### WHAT YOU HAVE TO DO
Copy the part of the records that opens with the line containing "Between pixel 124" and runs through the end of the records. Leave the requests unchanged, and raise every distance value in the answers by 128.

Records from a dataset
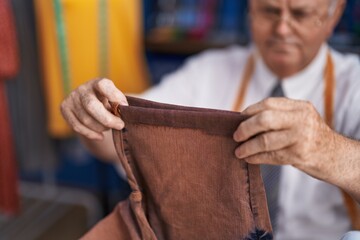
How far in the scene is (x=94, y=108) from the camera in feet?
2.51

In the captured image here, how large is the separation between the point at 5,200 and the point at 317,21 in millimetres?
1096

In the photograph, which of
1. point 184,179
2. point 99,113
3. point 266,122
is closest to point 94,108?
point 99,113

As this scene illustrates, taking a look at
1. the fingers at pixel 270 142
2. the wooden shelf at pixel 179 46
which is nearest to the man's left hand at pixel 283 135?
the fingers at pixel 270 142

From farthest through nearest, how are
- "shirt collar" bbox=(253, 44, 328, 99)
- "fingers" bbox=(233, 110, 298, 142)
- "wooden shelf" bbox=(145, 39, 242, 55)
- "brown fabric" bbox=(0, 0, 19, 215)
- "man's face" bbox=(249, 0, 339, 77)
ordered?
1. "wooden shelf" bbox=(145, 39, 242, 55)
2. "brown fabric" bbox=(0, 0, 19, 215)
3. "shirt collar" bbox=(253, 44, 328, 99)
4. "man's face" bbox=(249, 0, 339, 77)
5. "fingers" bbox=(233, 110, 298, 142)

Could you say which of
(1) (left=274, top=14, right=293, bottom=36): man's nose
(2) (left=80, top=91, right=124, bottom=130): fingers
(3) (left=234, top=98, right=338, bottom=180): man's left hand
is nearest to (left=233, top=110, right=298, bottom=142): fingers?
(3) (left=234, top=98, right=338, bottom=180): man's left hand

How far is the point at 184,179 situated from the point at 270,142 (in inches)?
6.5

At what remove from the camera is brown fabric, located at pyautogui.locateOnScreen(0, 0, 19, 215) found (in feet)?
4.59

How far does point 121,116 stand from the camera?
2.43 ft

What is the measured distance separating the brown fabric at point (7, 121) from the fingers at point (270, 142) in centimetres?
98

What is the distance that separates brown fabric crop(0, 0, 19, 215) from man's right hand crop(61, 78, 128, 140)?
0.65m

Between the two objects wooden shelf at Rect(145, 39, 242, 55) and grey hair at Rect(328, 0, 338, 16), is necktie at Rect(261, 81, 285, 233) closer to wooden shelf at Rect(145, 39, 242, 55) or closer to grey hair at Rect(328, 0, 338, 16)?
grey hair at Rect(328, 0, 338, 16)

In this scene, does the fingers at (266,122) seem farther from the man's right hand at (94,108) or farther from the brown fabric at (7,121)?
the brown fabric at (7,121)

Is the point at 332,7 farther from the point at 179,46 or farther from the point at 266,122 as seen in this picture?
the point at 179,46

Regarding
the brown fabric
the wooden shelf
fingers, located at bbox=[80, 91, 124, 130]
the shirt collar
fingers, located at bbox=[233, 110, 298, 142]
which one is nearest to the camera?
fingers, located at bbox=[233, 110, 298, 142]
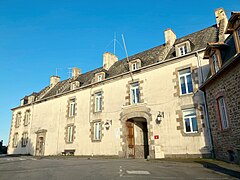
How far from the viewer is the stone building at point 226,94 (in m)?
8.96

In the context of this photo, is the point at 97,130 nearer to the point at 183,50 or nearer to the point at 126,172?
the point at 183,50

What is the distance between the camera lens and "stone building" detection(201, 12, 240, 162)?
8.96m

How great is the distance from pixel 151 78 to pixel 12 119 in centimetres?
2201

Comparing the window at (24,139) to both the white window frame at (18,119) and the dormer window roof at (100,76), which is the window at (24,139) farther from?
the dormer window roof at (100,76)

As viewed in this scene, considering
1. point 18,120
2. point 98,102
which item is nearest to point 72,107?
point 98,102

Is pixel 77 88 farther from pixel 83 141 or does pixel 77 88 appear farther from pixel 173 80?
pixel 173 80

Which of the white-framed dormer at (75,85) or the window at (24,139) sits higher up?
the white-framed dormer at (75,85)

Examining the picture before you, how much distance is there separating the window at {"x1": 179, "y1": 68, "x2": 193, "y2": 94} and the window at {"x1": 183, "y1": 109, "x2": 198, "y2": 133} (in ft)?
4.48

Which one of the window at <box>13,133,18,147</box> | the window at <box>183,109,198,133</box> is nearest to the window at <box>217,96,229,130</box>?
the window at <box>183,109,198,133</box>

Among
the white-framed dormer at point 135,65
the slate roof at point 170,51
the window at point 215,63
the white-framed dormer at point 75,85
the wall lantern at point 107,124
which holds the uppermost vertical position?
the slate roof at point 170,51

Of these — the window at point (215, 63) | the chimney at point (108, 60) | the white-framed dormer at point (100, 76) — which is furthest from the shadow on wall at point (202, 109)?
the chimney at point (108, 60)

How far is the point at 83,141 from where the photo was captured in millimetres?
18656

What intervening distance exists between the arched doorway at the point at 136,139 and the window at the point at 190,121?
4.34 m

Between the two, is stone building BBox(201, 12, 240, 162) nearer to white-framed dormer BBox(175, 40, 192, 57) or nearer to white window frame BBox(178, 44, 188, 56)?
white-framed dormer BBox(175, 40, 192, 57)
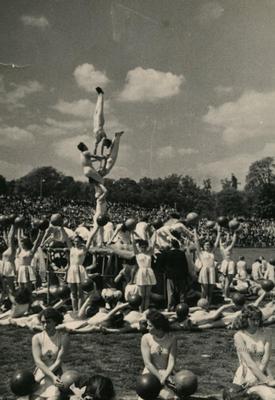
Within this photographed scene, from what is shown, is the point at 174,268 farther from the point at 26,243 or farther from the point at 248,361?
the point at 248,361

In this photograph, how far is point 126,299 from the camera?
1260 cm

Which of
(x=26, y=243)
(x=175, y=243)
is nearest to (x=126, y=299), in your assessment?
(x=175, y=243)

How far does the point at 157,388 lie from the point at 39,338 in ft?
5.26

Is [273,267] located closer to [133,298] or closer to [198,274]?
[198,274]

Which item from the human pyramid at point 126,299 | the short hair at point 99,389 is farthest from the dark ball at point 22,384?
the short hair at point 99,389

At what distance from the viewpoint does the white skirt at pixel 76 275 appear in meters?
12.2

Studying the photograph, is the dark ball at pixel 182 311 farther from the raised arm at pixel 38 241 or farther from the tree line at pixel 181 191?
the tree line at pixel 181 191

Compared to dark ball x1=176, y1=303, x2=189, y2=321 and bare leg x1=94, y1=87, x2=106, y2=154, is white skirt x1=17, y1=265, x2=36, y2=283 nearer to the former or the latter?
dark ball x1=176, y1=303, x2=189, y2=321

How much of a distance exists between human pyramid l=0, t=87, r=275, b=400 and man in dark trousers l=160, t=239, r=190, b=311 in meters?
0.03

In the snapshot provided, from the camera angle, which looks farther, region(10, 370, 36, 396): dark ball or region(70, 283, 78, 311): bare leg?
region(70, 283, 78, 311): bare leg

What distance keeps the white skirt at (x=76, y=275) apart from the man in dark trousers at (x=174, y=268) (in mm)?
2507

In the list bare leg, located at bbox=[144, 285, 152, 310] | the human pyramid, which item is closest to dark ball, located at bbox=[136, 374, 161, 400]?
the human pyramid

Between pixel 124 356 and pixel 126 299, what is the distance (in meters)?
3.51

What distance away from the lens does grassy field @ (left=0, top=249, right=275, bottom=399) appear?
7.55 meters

### RESPONSE BELOW
Between pixel 124 356 and pixel 126 299, what is the distance (in meters)?
131.51

What distance away from the lens does grassy field @ (left=0, top=249, right=275, bottom=399) appear?
135.55 meters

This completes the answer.